医学成像技术的最新进展突显了计算机断层扫描（CT）上单个脊椎分割算法的重要发展。这些算法对骨科、神经外科和肿瘤科的诊断准确性和治疗规划至关重要，但在临床应用中却面临着挑战，包括与医疗保健系统的整合。因此，我们的重点在于探索知识蒸馏（KD）方法的应用，以训练能够有效分割 CT 扫描中椎骨的较浅网络。这种方法旨在缩短分割时间，提高紧急情况下的适用性，并优化计算和内存资源效率。在该领域先前研究的基础上，我们采用了两步分割法。首先，通过预测热图确定脊柱的位置，热图显示了每个体素属于脊柱的概率。随后，使用记忆实例记录已分割的椎体，在定位的脊柱上从 CT 容积的顶部到底部对椎体进行迭代分割。KD 方法是通过训练一个性能与文献中相似的教师网络来实现的，然后将这些知识提炼到一个较浅的网络（学生）中。应用了两种 KD 方法：(1) 使用两个网络的软输出；(2) 匹配对数。使用了两个公开可用的数据集，其中包括来自 300 名患者的 319 个 CT 扫描以及共计 611 个颈椎、2387 个胸椎和 1507 个腰椎。为确保数据集的平衡性和鲁棒性，采用了有效的数据增强方法，包括清理内存实例以复制第一个椎体分割。教师网络的平均骰子相似系数（DSC）为 88.22%，豪斯多夫距离（HD）为 7.71 mm，与文献中的其他方法表现相似。通过从教师网络中提炼知识，学生网络的性能得到提高，平均 DSC 从 75.78% 提高到 84.70%，HD 从 15.17 mm 下降到 8.08 mm。与其他方法相比，我们的教师网络的参数数量减少了 99.09%，推理时间缩短了 90.02%，总分割时间缩短了 88.46%，相关碳排放率降低了 89.36%。学生网络的参数比教师网络少 75.00%，推理时间缩短 36.15%，总分割时间缩短 33.33%，二氧化碳排放量减少 42.96%。这项研究标志着将 KD 应用于 CT 中单个椎骨分割问题的首次探索，证明了使用较小的神经网络实现与现有方法相当的性能的可行性。

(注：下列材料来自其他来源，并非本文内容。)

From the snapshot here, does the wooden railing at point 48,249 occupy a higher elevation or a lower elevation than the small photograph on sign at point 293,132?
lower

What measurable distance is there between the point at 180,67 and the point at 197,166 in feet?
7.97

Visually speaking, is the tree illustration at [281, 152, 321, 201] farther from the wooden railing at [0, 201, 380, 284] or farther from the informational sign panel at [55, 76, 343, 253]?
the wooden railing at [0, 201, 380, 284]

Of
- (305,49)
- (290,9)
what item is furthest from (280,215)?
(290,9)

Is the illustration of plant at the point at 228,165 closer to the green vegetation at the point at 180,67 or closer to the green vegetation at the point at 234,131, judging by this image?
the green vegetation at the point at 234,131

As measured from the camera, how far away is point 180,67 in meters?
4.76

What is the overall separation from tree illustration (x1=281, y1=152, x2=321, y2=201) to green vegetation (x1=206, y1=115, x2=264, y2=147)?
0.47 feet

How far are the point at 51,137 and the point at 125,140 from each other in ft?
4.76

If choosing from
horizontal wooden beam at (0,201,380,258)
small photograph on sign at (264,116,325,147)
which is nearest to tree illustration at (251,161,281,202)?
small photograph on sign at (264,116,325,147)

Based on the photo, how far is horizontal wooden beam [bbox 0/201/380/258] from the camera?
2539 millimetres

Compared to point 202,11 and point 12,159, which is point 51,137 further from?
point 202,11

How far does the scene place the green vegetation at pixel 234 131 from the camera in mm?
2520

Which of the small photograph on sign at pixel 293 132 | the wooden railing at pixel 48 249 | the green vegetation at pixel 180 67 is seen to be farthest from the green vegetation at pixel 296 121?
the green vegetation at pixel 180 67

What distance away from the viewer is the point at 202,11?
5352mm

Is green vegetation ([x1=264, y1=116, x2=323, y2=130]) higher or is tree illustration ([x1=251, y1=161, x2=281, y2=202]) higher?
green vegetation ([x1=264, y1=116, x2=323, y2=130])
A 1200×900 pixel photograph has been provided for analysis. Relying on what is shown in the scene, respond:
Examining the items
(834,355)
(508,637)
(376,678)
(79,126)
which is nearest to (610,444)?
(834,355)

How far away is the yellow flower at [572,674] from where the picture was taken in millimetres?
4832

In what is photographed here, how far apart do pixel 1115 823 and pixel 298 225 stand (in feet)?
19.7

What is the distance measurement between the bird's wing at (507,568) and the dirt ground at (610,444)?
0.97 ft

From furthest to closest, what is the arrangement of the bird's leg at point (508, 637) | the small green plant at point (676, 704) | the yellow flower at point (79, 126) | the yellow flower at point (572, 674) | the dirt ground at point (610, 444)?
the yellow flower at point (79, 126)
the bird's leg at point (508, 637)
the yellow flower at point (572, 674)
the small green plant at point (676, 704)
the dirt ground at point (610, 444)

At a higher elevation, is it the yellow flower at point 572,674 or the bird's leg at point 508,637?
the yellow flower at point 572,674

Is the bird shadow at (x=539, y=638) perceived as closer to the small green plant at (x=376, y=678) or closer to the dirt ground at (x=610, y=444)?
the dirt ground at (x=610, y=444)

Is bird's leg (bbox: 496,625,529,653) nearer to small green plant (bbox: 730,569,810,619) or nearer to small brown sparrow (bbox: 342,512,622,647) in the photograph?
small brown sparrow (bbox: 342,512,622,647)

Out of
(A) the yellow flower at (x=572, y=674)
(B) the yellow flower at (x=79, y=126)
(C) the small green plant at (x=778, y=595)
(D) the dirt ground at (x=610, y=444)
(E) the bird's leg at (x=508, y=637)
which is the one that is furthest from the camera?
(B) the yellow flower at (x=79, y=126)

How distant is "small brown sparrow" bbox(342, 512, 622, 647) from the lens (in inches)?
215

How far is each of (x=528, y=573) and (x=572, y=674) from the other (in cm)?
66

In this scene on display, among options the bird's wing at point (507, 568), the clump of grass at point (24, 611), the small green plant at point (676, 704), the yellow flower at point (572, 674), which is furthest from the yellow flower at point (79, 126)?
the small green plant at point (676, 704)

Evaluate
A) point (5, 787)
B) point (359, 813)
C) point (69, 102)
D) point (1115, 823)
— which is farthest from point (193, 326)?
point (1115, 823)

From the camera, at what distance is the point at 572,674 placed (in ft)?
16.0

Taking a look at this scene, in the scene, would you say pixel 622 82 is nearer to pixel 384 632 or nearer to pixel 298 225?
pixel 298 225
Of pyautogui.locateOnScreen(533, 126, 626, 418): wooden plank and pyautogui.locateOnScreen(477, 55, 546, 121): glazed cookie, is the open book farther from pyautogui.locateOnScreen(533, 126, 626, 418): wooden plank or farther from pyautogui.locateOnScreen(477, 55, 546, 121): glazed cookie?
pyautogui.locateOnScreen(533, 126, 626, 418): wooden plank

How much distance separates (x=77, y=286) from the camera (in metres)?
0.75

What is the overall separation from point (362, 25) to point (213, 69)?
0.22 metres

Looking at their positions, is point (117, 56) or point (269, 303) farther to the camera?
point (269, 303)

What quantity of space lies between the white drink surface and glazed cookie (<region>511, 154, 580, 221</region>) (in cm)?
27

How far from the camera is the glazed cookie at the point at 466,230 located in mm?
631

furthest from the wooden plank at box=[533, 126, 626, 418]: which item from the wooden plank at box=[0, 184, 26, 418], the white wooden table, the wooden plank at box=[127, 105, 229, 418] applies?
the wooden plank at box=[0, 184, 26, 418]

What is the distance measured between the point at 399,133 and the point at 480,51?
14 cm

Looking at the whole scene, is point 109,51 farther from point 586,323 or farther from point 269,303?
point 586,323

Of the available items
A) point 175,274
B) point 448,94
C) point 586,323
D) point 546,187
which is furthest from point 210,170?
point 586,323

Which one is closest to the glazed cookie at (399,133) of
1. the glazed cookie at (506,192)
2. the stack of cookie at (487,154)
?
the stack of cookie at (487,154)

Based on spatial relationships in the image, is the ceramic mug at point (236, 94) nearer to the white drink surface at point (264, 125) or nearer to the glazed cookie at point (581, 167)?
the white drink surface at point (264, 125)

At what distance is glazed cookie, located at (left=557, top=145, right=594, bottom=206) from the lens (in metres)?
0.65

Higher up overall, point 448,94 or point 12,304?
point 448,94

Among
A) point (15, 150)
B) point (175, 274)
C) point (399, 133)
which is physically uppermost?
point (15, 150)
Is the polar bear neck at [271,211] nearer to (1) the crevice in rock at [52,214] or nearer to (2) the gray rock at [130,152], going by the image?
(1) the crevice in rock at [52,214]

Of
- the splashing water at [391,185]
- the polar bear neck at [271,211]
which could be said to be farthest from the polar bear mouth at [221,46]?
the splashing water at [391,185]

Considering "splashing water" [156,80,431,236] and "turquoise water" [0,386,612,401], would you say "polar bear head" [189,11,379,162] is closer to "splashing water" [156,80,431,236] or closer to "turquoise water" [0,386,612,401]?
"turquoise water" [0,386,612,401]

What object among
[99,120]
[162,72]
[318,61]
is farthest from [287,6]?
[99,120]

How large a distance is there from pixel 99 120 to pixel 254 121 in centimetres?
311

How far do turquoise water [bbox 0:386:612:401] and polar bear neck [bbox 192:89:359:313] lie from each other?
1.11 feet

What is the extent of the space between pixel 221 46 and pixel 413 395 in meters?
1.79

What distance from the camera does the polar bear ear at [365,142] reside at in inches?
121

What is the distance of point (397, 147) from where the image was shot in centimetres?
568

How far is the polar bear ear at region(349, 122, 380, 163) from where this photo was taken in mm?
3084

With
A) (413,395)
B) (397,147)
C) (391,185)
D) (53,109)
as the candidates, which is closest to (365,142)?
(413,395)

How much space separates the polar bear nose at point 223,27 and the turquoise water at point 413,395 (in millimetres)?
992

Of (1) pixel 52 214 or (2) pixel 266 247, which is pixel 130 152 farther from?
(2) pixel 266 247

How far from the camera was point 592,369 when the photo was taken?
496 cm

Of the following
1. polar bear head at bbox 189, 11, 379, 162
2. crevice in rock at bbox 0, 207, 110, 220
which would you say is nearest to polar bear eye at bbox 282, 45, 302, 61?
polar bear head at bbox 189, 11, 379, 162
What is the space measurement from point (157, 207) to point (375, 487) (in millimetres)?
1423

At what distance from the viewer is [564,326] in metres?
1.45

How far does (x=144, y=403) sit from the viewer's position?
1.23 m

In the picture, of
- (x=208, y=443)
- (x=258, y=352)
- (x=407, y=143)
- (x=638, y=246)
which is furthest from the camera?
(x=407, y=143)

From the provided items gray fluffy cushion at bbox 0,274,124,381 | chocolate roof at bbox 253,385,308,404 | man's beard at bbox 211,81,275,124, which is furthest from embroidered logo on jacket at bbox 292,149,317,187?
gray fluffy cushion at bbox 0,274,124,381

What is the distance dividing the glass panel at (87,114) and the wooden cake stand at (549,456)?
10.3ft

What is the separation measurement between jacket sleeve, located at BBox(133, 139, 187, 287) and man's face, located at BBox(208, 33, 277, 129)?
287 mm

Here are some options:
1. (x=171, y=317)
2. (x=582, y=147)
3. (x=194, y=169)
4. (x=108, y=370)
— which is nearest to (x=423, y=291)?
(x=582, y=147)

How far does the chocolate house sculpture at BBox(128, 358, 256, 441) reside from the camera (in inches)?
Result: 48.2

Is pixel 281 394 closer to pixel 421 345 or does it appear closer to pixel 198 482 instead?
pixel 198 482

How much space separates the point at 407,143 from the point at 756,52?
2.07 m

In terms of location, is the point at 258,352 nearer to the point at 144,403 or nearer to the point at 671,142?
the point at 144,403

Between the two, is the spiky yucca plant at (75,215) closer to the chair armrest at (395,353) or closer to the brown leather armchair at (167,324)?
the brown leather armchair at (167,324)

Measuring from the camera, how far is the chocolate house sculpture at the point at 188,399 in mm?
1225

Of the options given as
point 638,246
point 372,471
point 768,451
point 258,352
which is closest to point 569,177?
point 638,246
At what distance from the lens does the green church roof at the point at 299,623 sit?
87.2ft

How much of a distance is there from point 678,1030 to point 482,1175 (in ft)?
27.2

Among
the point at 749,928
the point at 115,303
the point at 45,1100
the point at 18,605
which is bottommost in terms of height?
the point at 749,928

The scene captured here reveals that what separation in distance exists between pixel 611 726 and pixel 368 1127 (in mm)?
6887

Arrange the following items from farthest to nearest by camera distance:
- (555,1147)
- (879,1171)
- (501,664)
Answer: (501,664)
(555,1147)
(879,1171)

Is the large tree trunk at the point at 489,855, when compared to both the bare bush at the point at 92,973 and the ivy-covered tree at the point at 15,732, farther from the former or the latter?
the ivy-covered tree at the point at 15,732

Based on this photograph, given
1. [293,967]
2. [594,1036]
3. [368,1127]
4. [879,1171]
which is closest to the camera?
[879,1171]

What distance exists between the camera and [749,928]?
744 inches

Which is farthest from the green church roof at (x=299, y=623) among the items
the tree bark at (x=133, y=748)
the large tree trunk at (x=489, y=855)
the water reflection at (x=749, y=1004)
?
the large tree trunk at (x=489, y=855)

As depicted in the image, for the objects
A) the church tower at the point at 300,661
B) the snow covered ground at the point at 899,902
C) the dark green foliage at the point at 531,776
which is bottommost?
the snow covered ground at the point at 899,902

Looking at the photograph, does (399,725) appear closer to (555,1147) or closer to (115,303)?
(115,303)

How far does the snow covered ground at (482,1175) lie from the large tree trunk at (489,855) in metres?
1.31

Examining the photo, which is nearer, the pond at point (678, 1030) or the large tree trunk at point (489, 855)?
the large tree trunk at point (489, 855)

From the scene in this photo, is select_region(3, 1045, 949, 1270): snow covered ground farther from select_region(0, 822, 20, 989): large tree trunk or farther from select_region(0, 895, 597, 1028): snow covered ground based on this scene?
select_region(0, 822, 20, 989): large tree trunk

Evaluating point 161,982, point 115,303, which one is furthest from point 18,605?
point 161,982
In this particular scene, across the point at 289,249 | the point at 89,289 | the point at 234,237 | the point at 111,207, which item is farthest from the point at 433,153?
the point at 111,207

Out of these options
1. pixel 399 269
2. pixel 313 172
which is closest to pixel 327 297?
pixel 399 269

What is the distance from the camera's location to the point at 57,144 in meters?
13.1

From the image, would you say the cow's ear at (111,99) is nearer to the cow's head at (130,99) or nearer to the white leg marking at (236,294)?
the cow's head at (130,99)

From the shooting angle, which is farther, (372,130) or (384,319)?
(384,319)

本文章由计算机程序翻译，如有差异，请以英文原文为准。

求助全文

约1分钟内获得全文去求助

来源期刊

Computerized Medical Imaging and Graphics 医学-核医学

CiteScore

10.70

自引率

3.50%

发文量

审稿时长

26 days

期刊介绍： The purpose of the journal Computerized Medical Imaging and Graphics is to act as a source for the exchange of research results concerning algorithmic advances, development, and application of digital imaging in disease detection, diagnosis, intervention, prevention, precision medicine, and population health. Included in the journal will be articles on novel computerized imaging or visualization techniques, including artificial intelligence and machine learning, augmented reality for surgical planning and guidance, big biomedical data visualization, computer-aided diagnosis, computerized-robotic surgery, image-guided therapy, imaging scanning and reconstruction, mobile and tele-imaging, radiomics, and imaging integration and modeling with other information relevant to digital health. The types of biomedical imaging include: magnetic resonance, computed tomography, ultrasound, nuclear medicine, X-ray, microwave, optical and multi-photon microscopy, video and sensory imaging, and the convergence of biomedical images with other non-imaging datasets.